⟨
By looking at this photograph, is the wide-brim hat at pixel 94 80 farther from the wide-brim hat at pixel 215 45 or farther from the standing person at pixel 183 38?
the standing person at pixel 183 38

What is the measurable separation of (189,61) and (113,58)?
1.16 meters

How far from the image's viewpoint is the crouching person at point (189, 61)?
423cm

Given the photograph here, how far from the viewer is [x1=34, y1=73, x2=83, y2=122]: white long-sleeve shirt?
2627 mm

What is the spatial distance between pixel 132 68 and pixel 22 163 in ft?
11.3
⟩
■ What you should do
Copy out every line of the records word for word, including each answer.

■ Result below
By looking at this photograph, is the wide-brim hat at pixel 94 80 farther from the wide-brim hat at pixel 215 45 or farther from the standing person at pixel 183 38?
the standing person at pixel 183 38

What is the measurable separation of (189,61) and (113,58)?
1.16 meters

How far from the image's viewpoint is the crouching person at point (189, 61)?
423cm

Given the photograph here, how far from the viewer is [x1=34, y1=73, x2=83, y2=122]: white long-sleeve shirt?
2627 mm

What is the spatial distance between pixel 132 68 and pixel 22 163 in ft?
11.3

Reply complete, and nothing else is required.